Whichever you pick, hold the result loosely. The number is a starting point for a trend, not a diagnosis — and the most valuable thing any of these tests can do is show you whether your habits are moving the line in the right direction over time.
Frequently Asked Questions
Which biological age test is the most accurate?
TruDiagnostic TruAge is the most rigorous of the three, because it uses a higher-resolution DNA methylation array and research-grade clocks rather than simplified consumer approximations. That said, no consumer epigenetic clock is "precise" — all of them carry test-retest variability that can shift your result by a year or more between samples. TruAge simply starts from the strongest measurement foundation, which is why it's our best-overall pick.

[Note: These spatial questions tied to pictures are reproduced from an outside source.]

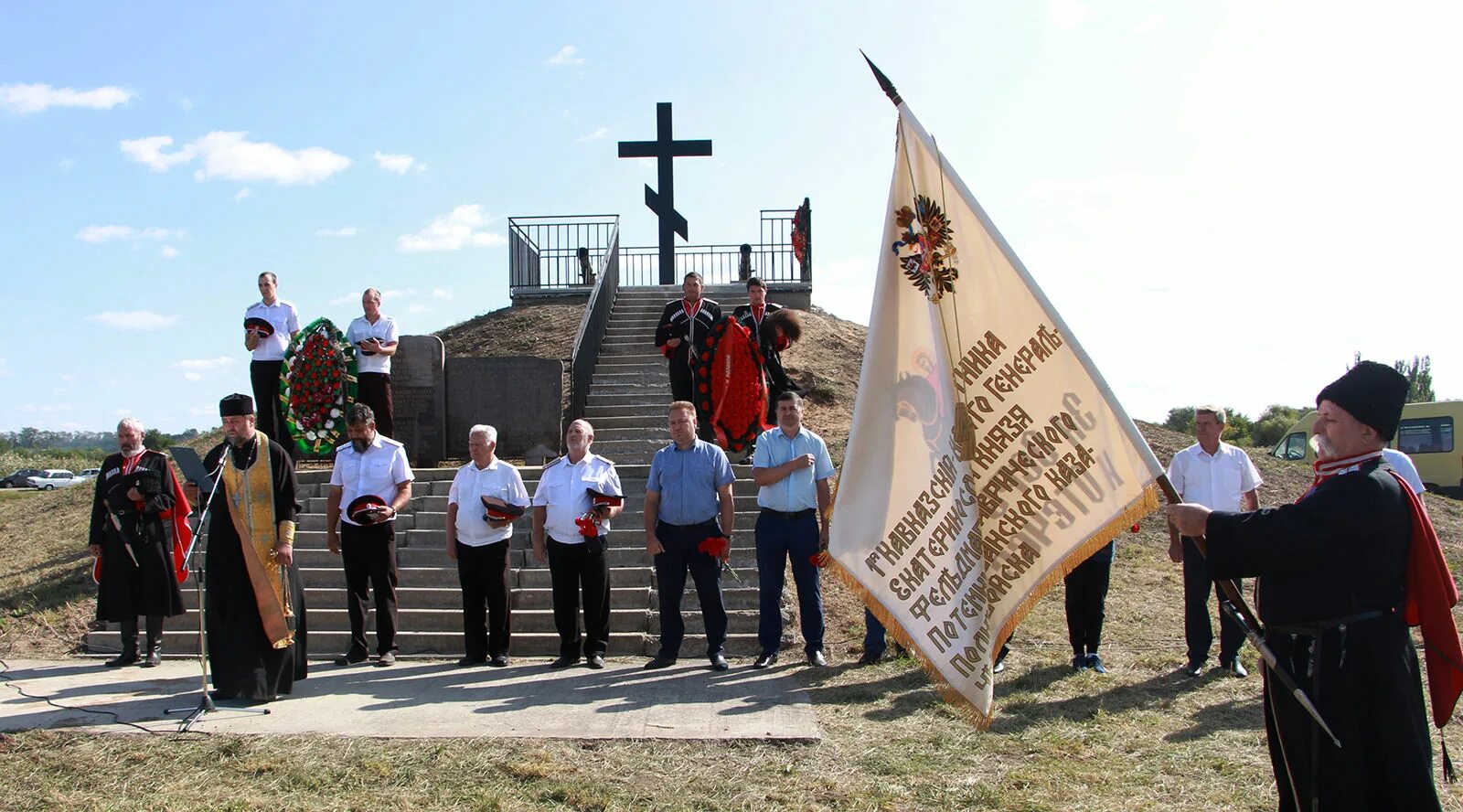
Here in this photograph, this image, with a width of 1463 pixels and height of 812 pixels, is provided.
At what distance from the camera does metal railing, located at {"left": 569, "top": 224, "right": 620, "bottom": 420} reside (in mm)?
12727

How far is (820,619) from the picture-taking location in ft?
24.2

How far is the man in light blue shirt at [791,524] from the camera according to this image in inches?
288

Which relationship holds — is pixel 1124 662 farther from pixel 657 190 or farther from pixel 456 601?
pixel 657 190

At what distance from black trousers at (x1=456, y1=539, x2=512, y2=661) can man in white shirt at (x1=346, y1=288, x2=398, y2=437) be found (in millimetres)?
3383

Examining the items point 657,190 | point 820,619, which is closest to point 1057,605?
point 820,619

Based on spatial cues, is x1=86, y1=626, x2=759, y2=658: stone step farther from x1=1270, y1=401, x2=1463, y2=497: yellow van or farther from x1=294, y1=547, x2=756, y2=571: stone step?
x1=1270, y1=401, x2=1463, y2=497: yellow van

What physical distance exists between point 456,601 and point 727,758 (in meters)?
3.73

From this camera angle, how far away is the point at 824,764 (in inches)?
202

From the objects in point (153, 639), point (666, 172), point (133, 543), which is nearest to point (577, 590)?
point (153, 639)

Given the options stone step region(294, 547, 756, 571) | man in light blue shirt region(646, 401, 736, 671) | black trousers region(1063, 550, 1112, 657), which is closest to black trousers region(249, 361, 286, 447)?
stone step region(294, 547, 756, 571)

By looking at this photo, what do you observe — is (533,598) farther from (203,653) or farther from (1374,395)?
(1374,395)

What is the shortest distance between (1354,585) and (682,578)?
4478 mm

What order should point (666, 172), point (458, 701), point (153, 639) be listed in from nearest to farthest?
point (458, 701) < point (153, 639) < point (666, 172)

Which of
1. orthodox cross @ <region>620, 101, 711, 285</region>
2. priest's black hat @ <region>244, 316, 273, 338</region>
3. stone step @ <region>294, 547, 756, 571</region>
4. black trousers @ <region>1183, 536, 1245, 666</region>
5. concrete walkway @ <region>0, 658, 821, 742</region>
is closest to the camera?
concrete walkway @ <region>0, 658, 821, 742</region>
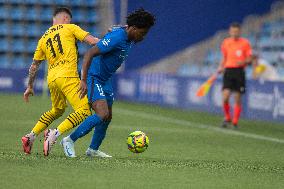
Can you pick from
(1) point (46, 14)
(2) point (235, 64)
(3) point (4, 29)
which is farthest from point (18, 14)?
(2) point (235, 64)

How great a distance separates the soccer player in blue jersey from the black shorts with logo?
833cm

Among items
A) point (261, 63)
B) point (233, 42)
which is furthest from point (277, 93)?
point (261, 63)

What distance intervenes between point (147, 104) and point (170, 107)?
1.37m

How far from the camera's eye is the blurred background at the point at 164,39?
26844 millimetres

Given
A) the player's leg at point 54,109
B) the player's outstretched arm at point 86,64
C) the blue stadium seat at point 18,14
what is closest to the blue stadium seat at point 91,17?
the blue stadium seat at point 18,14

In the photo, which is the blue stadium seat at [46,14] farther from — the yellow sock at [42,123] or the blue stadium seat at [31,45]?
the yellow sock at [42,123]

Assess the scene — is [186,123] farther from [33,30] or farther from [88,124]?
[33,30]

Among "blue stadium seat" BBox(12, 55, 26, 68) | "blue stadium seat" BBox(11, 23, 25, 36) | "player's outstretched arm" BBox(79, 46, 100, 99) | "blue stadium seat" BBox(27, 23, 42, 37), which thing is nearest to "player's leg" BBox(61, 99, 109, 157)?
"player's outstretched arm" BBox(79, 46, 100, 99)

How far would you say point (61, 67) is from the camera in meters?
10.6

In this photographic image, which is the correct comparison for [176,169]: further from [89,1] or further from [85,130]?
[89,1]

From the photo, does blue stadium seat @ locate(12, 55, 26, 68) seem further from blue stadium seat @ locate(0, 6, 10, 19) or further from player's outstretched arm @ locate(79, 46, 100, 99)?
player's outstretched arm @ locate(79, 46, 100, 99)

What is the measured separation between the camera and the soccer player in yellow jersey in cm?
1035

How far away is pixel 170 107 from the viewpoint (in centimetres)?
2569

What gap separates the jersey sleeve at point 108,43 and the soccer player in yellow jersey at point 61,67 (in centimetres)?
34
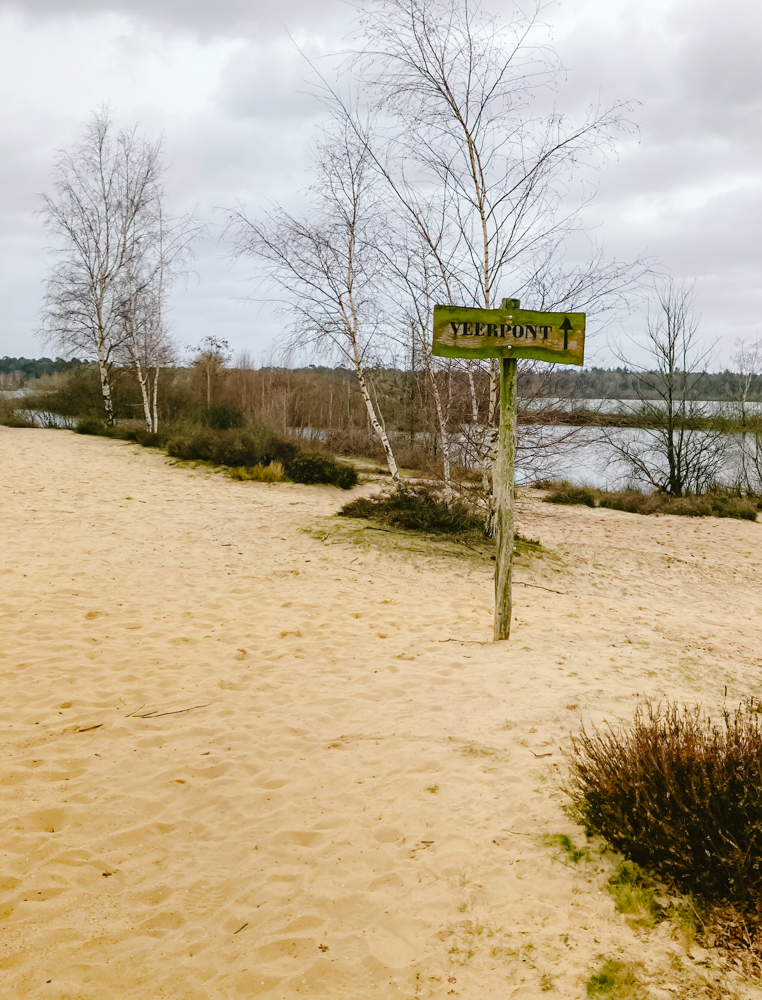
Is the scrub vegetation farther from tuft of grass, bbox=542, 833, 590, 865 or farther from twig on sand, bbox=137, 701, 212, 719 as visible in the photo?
twig on sand, bbox=137, 701, 212, 719

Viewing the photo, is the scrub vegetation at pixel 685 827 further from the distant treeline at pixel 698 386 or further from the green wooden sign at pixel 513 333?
the distant treeline at pixel 698 386

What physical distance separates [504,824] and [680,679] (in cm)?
263

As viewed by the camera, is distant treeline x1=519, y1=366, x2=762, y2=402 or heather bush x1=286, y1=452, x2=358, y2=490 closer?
heather bush x1=286, y1=452, x2=358, y2=490

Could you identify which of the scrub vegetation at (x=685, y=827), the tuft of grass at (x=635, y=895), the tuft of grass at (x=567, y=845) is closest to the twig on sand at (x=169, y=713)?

Are at-home biological age tests actually reliable?
They're reliable for tracking trends over time, not for delivering a single exact verdict. The underlying epigenetic-clock method is well-validated in the research literature — Horvath's 2013 work and the mortality-predicting GrimAge clock both hold up scientifically. But consumer versions have meaningful test-retest variability, so you should read your result as one point in a trend line rather than a scoreboard number.
Is AgeRate worth almost $960 a year?
Only if you'll genuinely commit to its recurring longitudinal program. The premium does not buy a more accurate clock than the $299 TruAge — it buys the AgeRight membership structure, the repeat-testing cadence, and guided support around it. For a single test or for anyone who won't test regularly, it's overkill, and TruAge on an annual schedule delivers similar trend value for far less.
What's the difference between NOVOS Age and TruAge?
TruAge focuses on maximizing the rigor of one measurement using a high-resolution methylation array, while NOVOS Age bundles an epigenetic clock with telomere length and a smartphone facial "skin age" scan plus an action plan. NOVOS Age is more approachable and gives you more metrics, but the facial scan is a soft consumer feature rather than validated science. TruAge is the more scientifically credible choice; NOVOS Age is the friendlier starting point.
Should I trust the "skin age" facial scan in NOVOS Age?
Treat it as engagement, not science. A smartphone camera estimating skin age is the least rigorous component of the NOVOS Age package and is not a validated biomarker of biological aging. The epigenetic clock and telomere measurements are the substantive parts of the test, so weight those far more heavily when interpreting your results.
How often should I take a biological age test?
Because these tests shine at showing trends rather than precise one-time numbers, testing roughly once a year is a sensible cadence for most people. Annual retesting lets you see whether lifestyle changes are moving your biological age in the right direction while filtering out the short-term noise inherent to epigenetic clocks. Testing more often than that rarely adds signal beyond the measurement variability.